--- start Text excerpt ---

Thanks for the pointer. That's super helpful.

Two of the five ISI machines use 68010s. The rest use 68020s/030s. I don't have quite enough information to get the '030 version going. If anyone here has a connection at computinghistory.org.uk, it would be great if you can tag them. I haven't been able to get a response.

jaggies commented 2 years ago

OK, getting closer.

Now it reissues the instruction, but gets stuck because MAME appears to ignore the returned stack frame generated by m68ki_stack_frame_1010().

IOW, the ISI system has a function that intentionally reads a potential bad device address and returns true or false based on whether it succeeds or fails in a bus error. It accomplishes this by clearing the 'rerun' flag in the 1010 stack frame generated here:

        /* SPECIAL STATUS REGISTER */
    // set bit for: Rerun Faulted bus Cycle, or run pending prefetch
    // set FC
    m68ki_push_16(0x0100 | orig_fc | orig_rw<<6 | orig_sz<<4);

Even after clearing the stacked value, it appears the instruction is always executed - leading to an infinite loop.

Is modifying the stacked value of the 'rerun' flag (0x100) expected to work? I couldn't find reference to it in the rest of the MAME 68k code.

pmackinlay commented 2 years ago

Unfortunately, as you’re discovering, MAME’s m68k core is very very simplistic when it comes to these exception frames – they’re mostly “write only” and very limited at that.

If you’ve modified set_buserror_details() as I suggested, you now basically have two ways to signal a bus error to the 68k:

set_buserror_details(): this signals an MMU error from which the instruction should be restarted
set_input_line(M68K_LINE_BUSERROR, 1): this signals a bus error from which the instruction should not be restarted

As you’ve discovered, the actual stack frames produced aren’t accurate, and their content is not considered by the 68k core when it does the return, so anything that’s fiddling with them and expecting to see those effects won’t work.

--- end Text excerpt ---
--- start Supplied records ---

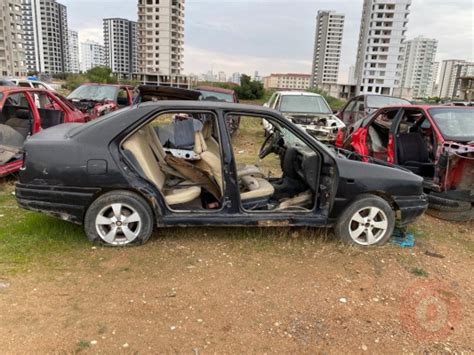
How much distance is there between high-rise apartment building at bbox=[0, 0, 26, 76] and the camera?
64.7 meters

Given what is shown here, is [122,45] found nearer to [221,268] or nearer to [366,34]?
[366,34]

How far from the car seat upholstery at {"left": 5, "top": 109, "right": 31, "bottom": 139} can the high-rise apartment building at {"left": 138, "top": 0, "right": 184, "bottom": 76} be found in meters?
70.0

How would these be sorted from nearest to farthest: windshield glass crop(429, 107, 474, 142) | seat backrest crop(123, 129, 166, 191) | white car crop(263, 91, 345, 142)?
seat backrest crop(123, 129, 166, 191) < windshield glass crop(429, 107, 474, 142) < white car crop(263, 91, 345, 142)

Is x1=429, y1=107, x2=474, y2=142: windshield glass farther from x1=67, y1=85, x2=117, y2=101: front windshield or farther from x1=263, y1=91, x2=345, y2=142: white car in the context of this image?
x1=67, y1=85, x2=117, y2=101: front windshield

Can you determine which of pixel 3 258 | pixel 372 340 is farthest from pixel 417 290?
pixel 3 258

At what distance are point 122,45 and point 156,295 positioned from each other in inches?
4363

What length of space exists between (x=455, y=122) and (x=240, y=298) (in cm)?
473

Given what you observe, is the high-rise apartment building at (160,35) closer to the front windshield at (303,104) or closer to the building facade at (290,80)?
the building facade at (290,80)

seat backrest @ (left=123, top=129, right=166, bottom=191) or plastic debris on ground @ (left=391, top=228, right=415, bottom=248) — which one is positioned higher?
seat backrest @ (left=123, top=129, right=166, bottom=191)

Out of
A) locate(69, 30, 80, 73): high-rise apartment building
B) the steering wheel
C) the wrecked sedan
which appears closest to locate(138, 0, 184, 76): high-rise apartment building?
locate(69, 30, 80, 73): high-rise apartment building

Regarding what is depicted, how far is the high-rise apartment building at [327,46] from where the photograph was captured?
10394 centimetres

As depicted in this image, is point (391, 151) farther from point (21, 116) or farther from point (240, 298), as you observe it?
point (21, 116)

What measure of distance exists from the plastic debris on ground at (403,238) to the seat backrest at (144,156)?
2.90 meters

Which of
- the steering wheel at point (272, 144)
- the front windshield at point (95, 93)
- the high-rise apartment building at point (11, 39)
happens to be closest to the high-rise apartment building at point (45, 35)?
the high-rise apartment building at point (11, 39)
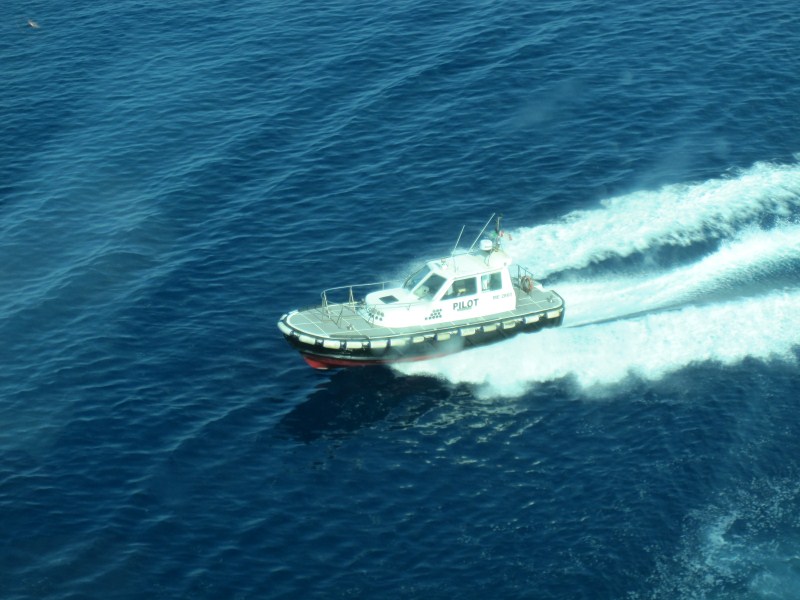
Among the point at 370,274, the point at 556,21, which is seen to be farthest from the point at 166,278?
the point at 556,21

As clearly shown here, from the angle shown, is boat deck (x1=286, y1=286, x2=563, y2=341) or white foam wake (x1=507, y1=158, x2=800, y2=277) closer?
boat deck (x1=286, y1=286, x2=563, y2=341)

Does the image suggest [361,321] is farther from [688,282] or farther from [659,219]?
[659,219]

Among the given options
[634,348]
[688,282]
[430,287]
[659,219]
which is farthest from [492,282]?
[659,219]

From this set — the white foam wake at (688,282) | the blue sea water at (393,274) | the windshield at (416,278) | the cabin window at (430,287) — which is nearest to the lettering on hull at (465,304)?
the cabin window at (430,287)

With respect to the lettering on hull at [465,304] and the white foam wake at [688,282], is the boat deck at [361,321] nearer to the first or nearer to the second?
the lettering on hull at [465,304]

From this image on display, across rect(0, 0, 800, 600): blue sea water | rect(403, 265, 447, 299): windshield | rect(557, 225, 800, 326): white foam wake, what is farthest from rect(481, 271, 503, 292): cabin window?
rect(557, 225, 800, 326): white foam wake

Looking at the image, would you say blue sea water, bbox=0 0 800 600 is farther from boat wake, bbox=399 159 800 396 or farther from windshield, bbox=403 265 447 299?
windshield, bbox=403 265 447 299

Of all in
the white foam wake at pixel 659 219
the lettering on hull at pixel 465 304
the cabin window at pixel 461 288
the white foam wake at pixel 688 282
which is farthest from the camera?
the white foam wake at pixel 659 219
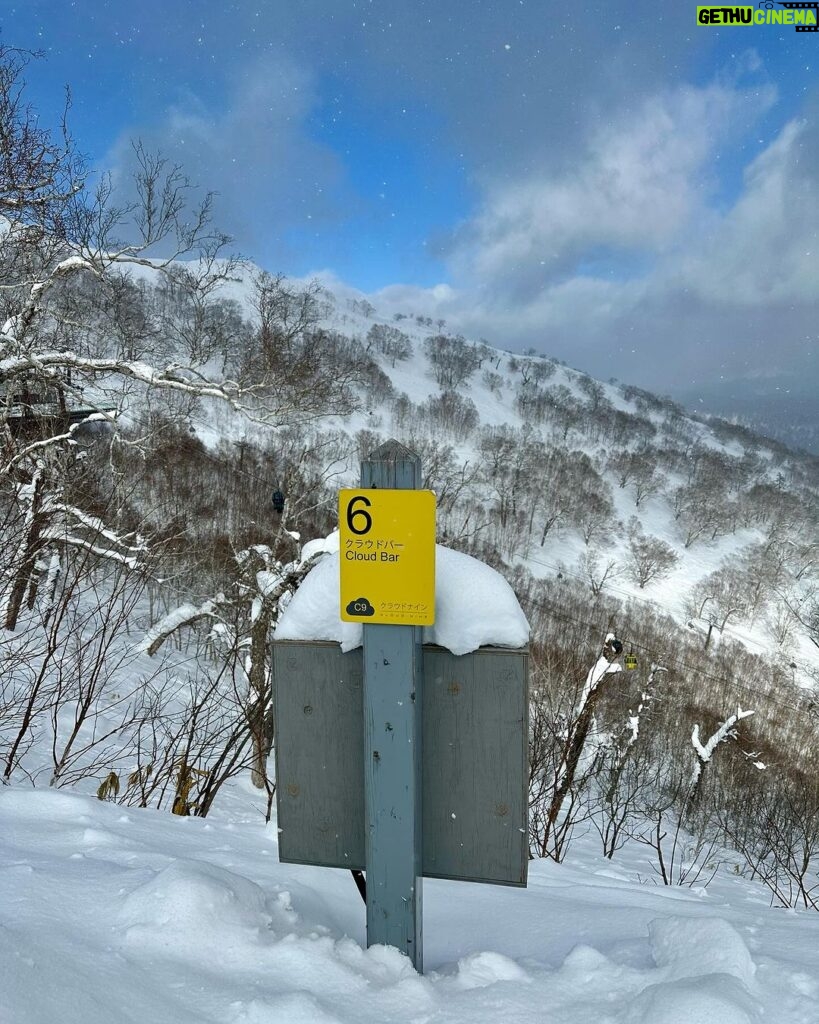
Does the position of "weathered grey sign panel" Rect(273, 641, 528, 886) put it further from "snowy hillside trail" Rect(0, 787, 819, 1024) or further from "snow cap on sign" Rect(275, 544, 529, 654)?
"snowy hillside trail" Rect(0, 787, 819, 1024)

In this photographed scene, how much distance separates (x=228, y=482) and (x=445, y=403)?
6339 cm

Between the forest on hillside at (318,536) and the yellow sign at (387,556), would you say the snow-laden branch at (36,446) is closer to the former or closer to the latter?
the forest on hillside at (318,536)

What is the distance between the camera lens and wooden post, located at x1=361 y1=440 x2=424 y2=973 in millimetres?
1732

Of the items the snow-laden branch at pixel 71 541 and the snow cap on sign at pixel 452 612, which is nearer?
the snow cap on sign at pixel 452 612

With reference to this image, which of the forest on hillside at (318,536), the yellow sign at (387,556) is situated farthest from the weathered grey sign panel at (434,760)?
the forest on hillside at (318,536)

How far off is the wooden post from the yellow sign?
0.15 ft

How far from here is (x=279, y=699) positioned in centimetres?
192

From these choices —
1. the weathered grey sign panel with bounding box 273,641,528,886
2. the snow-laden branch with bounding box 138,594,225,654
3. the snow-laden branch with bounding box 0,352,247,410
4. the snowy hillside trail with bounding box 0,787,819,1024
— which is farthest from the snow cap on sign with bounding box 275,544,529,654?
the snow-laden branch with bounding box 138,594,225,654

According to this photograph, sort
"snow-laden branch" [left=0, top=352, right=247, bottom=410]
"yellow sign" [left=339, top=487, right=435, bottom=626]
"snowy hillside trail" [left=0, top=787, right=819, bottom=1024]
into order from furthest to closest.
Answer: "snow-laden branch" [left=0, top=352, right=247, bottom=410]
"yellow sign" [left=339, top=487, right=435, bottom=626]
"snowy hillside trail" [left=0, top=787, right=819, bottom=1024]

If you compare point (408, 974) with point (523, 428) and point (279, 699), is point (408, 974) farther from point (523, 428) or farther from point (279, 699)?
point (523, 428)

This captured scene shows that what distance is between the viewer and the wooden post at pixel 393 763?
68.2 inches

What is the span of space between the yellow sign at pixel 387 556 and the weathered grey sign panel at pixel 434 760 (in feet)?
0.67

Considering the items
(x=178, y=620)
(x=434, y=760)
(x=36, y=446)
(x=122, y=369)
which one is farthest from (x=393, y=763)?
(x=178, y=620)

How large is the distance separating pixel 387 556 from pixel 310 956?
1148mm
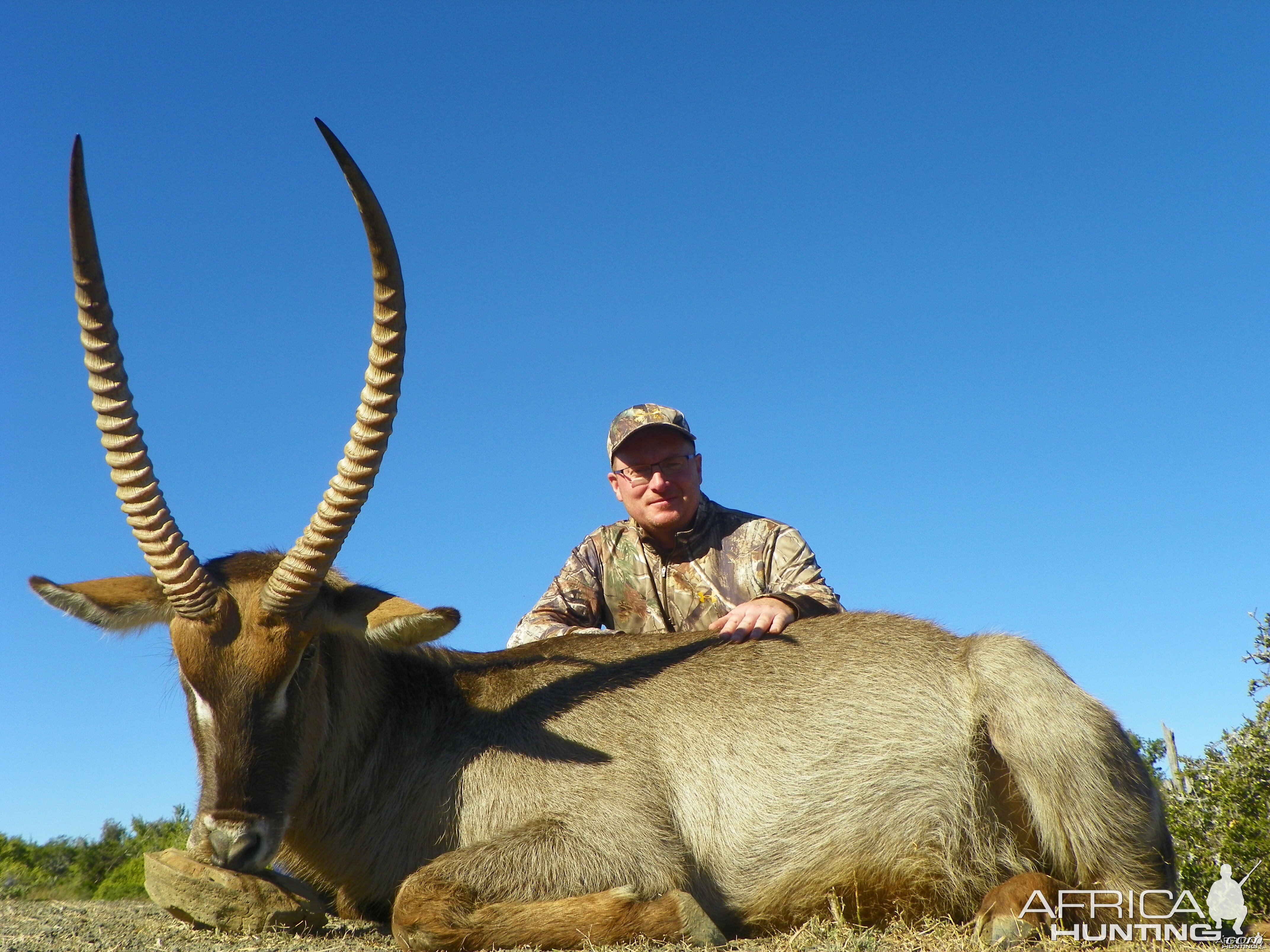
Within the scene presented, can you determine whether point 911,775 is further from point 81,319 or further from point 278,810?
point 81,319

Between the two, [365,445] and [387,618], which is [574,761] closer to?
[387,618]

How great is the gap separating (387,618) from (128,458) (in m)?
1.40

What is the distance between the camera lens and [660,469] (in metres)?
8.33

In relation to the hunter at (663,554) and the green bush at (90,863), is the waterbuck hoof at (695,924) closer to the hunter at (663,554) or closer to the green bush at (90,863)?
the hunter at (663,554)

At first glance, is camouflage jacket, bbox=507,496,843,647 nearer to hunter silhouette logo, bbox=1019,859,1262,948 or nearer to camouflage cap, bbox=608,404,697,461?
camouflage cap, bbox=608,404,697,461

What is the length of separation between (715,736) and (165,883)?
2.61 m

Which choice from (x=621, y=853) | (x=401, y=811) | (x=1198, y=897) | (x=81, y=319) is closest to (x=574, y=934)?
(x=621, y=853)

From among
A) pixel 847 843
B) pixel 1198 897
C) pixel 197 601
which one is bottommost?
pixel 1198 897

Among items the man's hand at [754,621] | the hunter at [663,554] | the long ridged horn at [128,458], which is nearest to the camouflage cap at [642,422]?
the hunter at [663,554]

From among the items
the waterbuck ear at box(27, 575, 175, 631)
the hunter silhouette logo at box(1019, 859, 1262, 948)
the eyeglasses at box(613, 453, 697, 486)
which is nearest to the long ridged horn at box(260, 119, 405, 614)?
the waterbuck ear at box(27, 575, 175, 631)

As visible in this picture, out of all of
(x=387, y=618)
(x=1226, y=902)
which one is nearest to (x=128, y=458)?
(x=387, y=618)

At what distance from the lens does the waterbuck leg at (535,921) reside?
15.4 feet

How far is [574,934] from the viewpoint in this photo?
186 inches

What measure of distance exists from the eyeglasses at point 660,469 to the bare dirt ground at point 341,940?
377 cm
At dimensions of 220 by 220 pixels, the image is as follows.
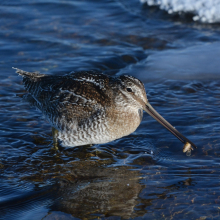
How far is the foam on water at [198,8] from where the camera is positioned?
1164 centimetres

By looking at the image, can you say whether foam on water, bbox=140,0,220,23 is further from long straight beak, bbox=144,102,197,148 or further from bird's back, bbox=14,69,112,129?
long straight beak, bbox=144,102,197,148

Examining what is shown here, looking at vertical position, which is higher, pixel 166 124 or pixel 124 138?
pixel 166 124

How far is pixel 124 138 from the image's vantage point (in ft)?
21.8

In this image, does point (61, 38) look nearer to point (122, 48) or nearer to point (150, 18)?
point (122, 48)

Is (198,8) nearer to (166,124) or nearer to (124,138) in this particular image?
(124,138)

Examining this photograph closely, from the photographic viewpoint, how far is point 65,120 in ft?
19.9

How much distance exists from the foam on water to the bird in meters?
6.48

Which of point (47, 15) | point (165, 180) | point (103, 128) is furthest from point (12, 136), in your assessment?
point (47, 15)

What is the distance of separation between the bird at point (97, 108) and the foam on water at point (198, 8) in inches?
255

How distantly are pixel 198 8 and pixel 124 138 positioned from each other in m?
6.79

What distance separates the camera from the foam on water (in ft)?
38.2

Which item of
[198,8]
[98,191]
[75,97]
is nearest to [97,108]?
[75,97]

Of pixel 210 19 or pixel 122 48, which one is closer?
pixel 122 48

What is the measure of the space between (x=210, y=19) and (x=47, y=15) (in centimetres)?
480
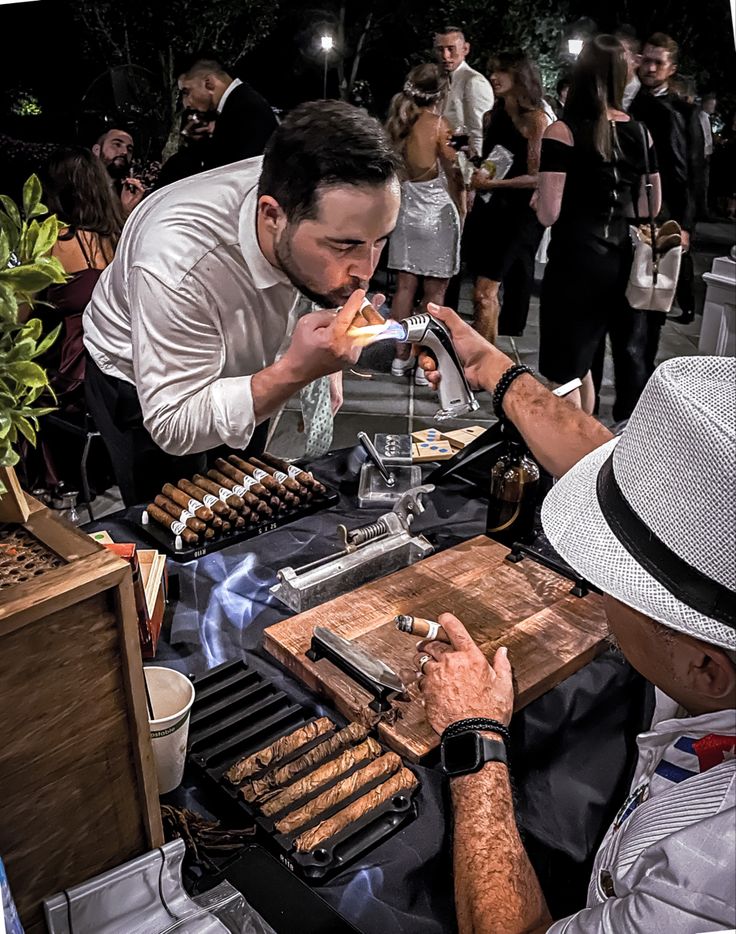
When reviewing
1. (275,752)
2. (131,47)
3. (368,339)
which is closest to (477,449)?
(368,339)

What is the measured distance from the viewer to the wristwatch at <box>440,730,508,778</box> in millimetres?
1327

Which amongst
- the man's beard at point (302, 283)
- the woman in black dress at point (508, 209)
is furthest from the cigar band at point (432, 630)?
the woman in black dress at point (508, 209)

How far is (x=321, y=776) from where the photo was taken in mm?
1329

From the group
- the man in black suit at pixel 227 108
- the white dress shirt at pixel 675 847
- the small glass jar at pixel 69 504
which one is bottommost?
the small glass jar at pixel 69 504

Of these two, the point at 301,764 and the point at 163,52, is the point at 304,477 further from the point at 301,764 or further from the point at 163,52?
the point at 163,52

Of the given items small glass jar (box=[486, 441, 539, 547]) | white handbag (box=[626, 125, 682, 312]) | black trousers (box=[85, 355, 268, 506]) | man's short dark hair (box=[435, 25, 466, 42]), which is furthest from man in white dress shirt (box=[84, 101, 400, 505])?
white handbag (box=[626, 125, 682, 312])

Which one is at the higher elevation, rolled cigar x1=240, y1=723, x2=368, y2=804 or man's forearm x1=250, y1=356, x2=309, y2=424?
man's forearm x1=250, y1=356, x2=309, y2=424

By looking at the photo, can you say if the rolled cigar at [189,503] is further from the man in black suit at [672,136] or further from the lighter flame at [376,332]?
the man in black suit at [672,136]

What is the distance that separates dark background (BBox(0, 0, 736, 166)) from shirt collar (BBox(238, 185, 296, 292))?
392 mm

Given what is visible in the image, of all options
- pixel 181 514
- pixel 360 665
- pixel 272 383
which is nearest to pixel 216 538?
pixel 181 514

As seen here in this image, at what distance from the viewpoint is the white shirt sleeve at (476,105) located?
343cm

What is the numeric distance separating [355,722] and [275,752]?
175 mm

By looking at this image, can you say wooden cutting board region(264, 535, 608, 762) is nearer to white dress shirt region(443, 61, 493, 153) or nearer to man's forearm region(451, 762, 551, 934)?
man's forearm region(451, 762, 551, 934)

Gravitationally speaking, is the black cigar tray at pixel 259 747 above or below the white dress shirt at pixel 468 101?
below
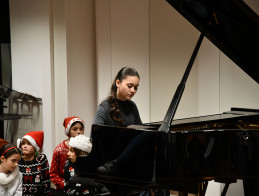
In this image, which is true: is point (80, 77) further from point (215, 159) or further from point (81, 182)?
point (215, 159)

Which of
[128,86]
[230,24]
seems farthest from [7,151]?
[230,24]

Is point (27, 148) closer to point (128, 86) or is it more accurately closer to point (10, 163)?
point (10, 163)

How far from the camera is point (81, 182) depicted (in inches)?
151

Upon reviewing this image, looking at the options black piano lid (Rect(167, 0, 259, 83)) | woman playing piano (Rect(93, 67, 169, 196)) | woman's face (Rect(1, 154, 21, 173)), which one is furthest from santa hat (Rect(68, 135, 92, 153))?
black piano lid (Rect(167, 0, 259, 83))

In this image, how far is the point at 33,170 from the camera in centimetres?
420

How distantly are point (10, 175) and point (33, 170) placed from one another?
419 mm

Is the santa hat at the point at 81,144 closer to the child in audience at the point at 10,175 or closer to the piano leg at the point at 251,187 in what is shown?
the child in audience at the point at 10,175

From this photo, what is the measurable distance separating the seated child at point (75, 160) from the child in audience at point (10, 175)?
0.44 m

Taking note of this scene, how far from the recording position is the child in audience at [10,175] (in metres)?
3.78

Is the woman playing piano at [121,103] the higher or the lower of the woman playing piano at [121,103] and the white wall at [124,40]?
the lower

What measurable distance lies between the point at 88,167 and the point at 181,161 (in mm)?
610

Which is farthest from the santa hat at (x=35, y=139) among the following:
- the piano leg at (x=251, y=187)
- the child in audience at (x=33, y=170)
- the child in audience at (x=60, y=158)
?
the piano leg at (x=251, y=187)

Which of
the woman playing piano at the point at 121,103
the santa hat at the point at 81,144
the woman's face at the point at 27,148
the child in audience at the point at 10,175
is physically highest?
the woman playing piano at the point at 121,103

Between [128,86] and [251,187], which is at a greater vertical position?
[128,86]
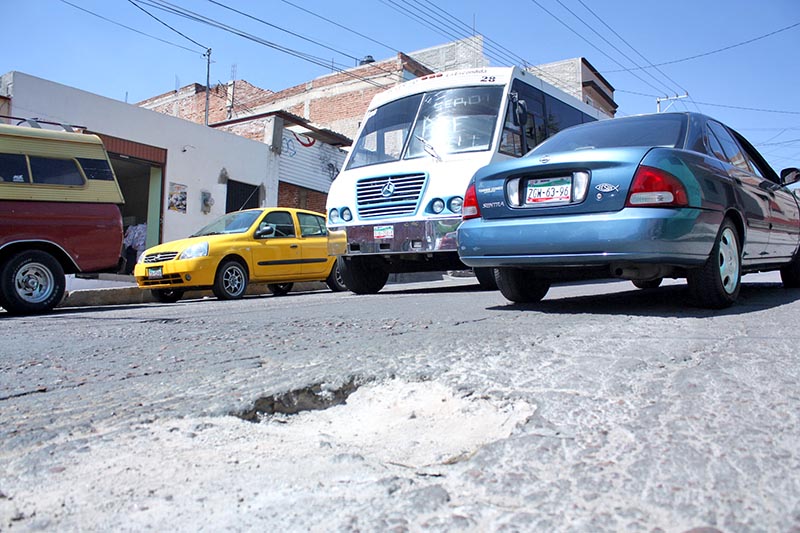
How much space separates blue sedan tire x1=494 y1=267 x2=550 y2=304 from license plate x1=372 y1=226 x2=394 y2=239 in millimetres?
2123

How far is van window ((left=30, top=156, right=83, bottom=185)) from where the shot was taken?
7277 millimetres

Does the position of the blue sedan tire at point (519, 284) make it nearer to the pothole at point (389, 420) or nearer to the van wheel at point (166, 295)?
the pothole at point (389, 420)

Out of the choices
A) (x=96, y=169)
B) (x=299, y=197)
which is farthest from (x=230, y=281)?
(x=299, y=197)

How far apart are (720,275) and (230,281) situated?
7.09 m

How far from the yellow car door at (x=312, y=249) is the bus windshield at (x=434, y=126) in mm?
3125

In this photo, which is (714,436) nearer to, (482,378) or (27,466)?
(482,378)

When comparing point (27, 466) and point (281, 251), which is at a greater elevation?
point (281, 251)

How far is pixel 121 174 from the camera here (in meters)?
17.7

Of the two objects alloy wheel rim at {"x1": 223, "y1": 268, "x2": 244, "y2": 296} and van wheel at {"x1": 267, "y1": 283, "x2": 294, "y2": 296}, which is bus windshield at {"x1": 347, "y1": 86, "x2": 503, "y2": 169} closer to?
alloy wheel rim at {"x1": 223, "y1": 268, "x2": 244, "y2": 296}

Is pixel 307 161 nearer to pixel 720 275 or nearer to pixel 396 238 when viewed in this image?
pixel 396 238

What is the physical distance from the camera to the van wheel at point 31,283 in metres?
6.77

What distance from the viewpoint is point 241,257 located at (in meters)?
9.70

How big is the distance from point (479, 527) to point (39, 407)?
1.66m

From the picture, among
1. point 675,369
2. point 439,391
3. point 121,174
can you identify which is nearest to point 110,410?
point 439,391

--- end Supplied records ---

**Your instructions**:
From the MAME forum thread above, quote the passage word for word. Begin at the words "Thanks for the" and stop after "generated by m68ki_stack_frame_1010().".

**Solution**:
Thanks for the pointer. That's super helpful.

Two of the five ISI machines use 68010s. The rest use 68020s/030s. I don't have quite enough information to get the '030 version going. If anyone here has a connection at computinghistory.org.uk, it would be great if you can tag them. I haven't been able to get a response.

jaggies commented 2 years ago

OK, getting closer.

Now it reissues the instruction, but gets stuck because MAME appears to ignore the returned stack frame generated by m68ki_stack_frame_1010().